▶ [THE RECORDS]:
BEGIN
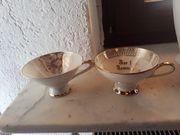 2 Tassen mit Goldverzierung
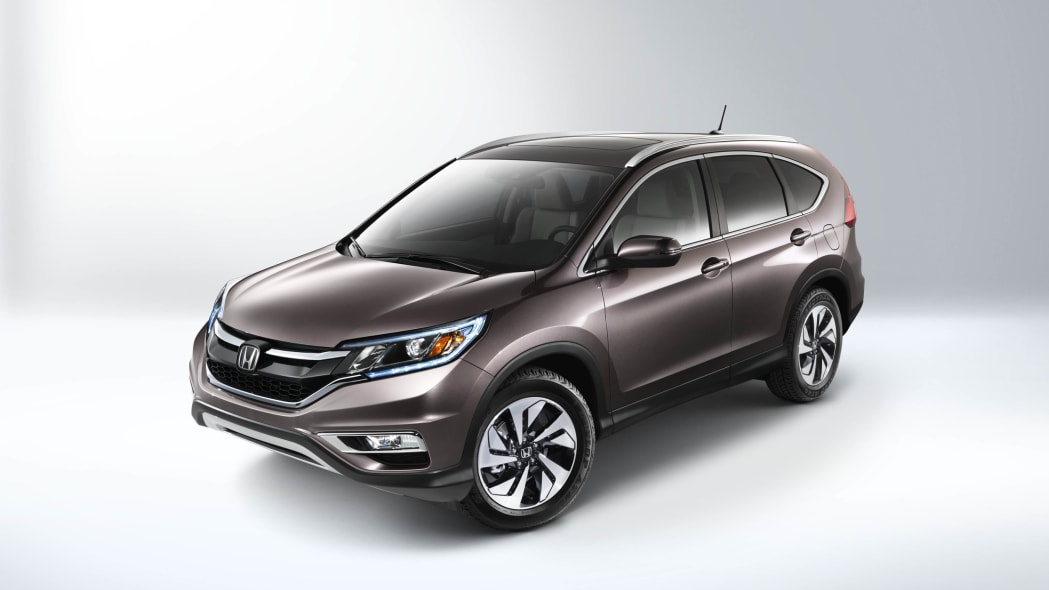 2016 Honda CR-V front 3/4 above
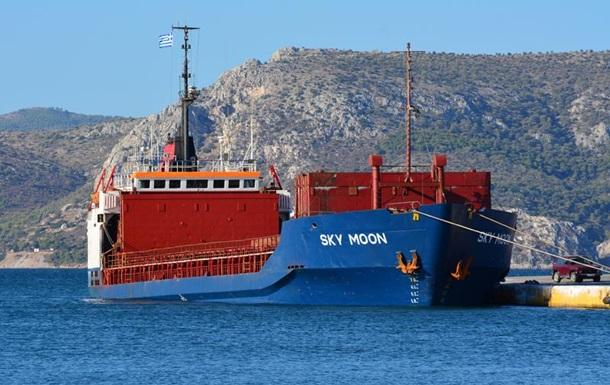 Украинский суд конфисковал заходившее впорт Крыма судно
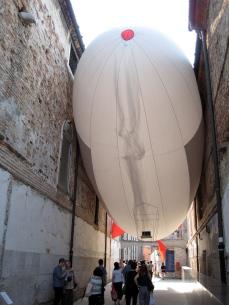 Héctor Zamora, Sciame di dirigibili, 2009. Stuck inflatable Zeppelin.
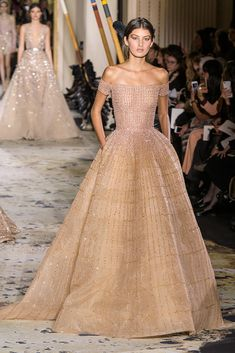 See all the Zuhair Murad Haute Couture Spring 2018 looks from the runway. Style Couture, Haute Couture Fashion, Spring Couture, Haute Couture Gowns, Couture Dresses Gowns, Vestidos Fashion, Fashion Dresses, Hijab Fashion, Runway Fashion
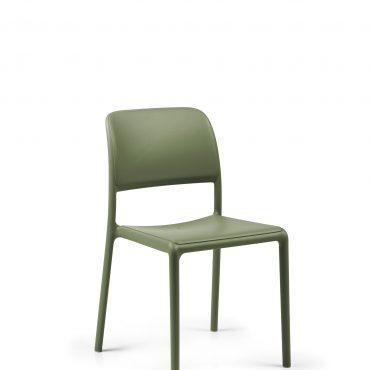 כסאות פלסטיק - ריבה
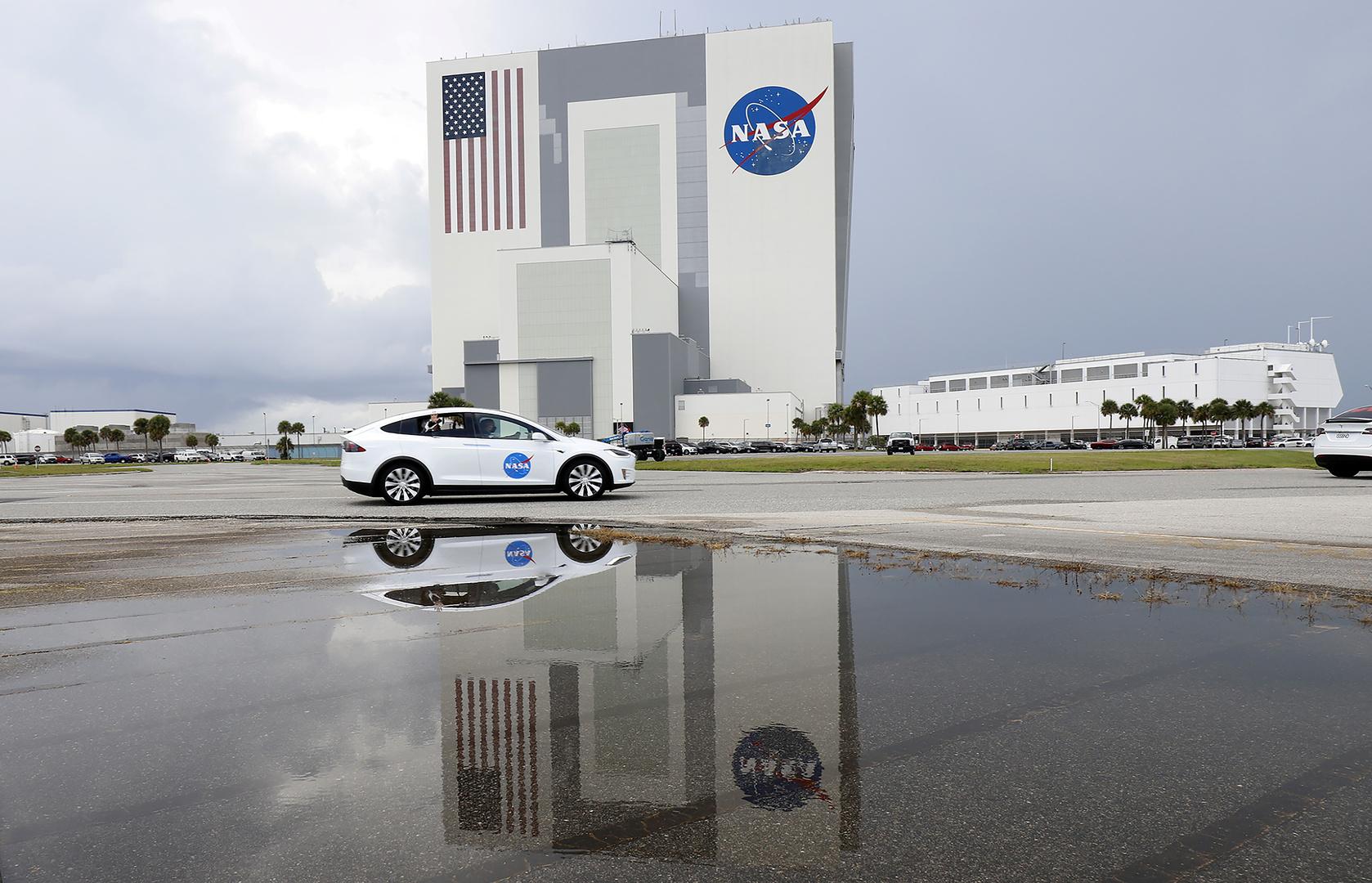 التعاون مع ناسا أشبه بطَرْق باب مرسوم على جدار -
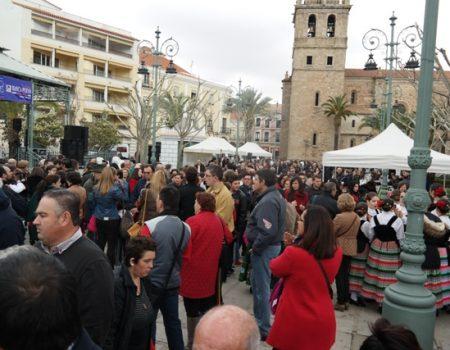 Cientos de personas participan en el III Homenaje a la Tortilla de Patatas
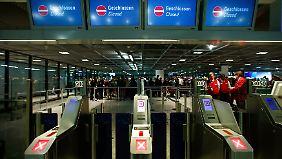 Nichts geht mehr: Der Frankfurter Flughafen fertigt nur noch umsteigende Passagiere ab.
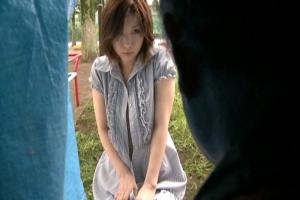 加藤ツバキ スケベなランジェリー姿の人妻をテントで襲うホームレス!夫からの依頼でNTRレイプ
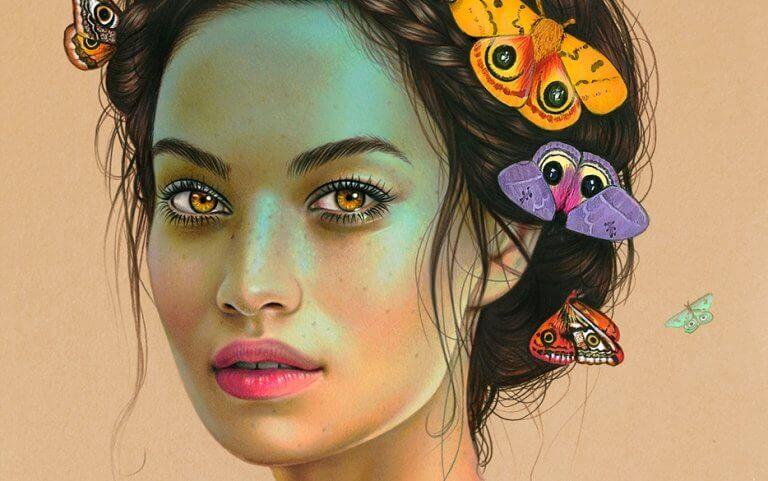 Naisella perhosia päässä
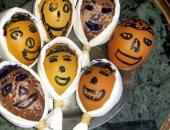 شم النسيم فى البيت.. إبراهيم يحتفل بالربيع بتزيين البيض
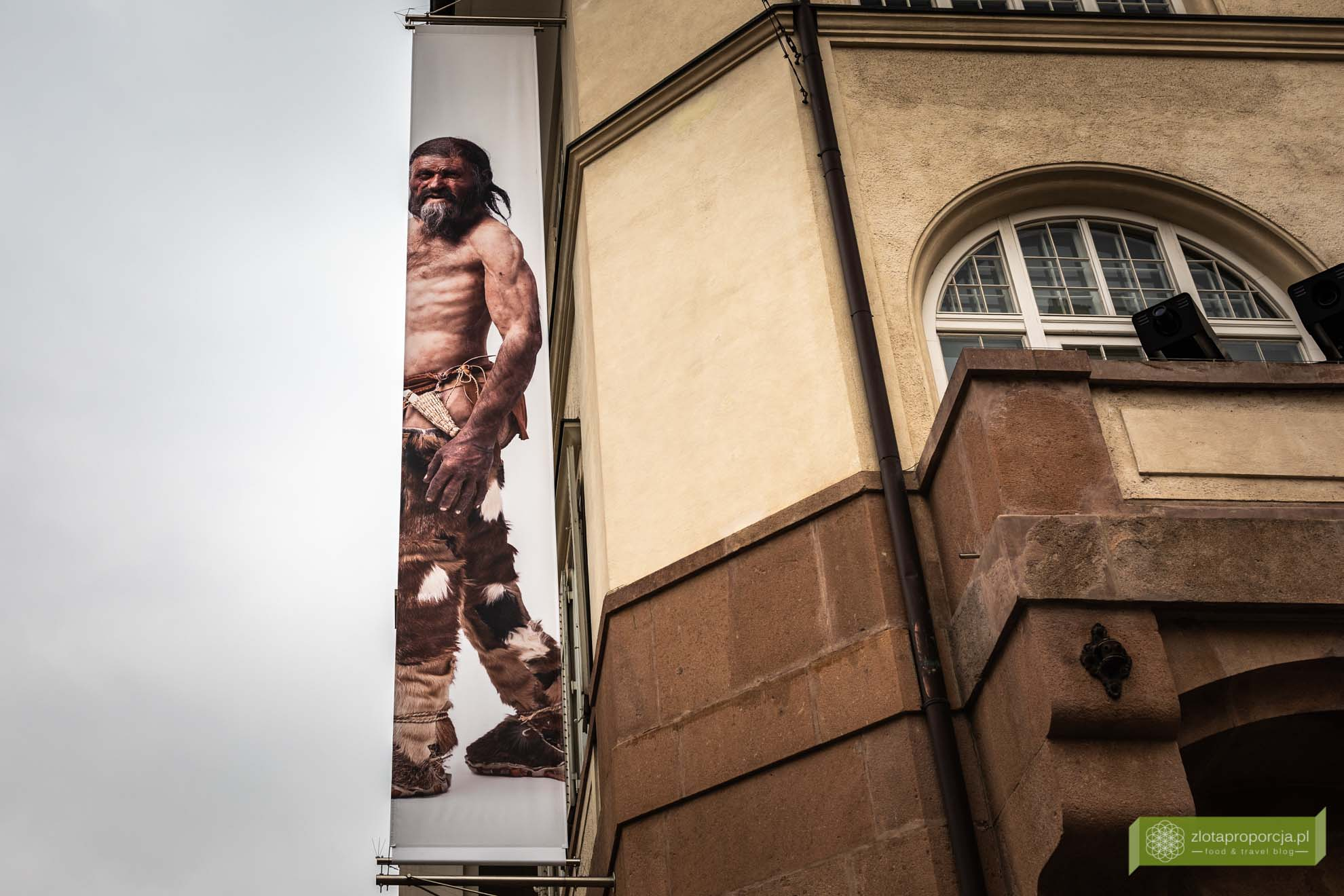 Ötzi, Muzeum Archeologicznym Górnej Adygi w Bolzano; Bolzano; Południowy Tyrol; stolica Południowego Tyrolu; atrakcje Południowego Tyrolu; Bolzano atrakcje; Bolzano Włochy; Otzi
END
▶ [WORK ORDER]: Word for word, restate all of the material, omitting the images.

▶ [OUTPUT FOR THIS TASK]:
 2 Tassen mit Goldverzierung
 2016 Honda CR-V front 3/4 above
 Украинский суд конфисковал заходившее впорт Крыма судно
 Héctor Zamora, Sciame di dirigibili, 2009. Stuck inflatable Zeppelin.
 See all the Zuhair Murad Haute Couture Spring 2018 looks from the runway. Style Couture, Haute Couture Fashion, Spring Couture, Haute Couture Gowns, Couture Dresses Gowns, Vestidos Fashion, Fashion Dresses, Hijab Fashion, Runway Fashion
 כסאות פלסטיק - ריבה
 التعاون مع ناسا أشبه بطَرْق باب مرسوم على جدار -
 Cientos de personas participan en el III Homenaje a la Tortilla de Patatas
 Nichts geht mehr: Der Frankfurter Flughafen fertigt nur noch umsteigende Passagiere ab.
 加藤ツバキ スケベなランジェリー姿の人妻をテントで襲うホームレス!夫からの依頼でNTRレイプ
 Naisella perhosia päässä
 شم النسيم فى البيت.. إبراهيم يحتفل بالربيع بتزيين البيض
 Ötzi, Muzeum Archeologicznym Górnej Adygi w Bolzano; Bolzano; Południowy Tyrol; stolica Południowego Tyrolu; atrakcje Południowego Tyrolu; Bolzano atrakcje; Bolzano Włochy; Otzi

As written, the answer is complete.